The Kootenai River population of white sturgeon (Acipenser transmontanus) was listed as endangered in the United States on September 6, 1994 by the U.S. Fish and Wildlife Service. This transboundary population, residing in the Kootenai River of the United States and Kootenay Lake in British Columbia, Canada, was isolated from other white sturgeon in the Columbia River basin approximately 10,000 years ago during the last glacial age. The unique population of white sturgeon has been in general decline since the mid-1960s primarily due to low recruitment from natural reproduction. Human activities have changed the natural flow regime of the Kootenai River, altering the white sturgeon's spawning, egg incubation, nursery, and rearing habitats, and reducing overall biological productivity.
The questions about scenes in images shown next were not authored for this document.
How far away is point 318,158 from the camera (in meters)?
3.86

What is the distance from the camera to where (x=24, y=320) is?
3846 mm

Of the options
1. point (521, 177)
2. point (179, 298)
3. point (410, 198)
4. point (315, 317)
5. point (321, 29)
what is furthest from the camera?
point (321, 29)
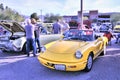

A recovery plan, developed in cooperation with several State, Federal, Tribal and Provincial agencies in the United States and Canada, was completed in
1999. This paper provides a progress report on recent recovery efforts, focusing on Kootenai River flow augmentation during the spring reproduction period; a conservation aquaculture program to prevent extirpation; and habitat restoration including fertilization of Kootenay Lake in British Columbia, Canada.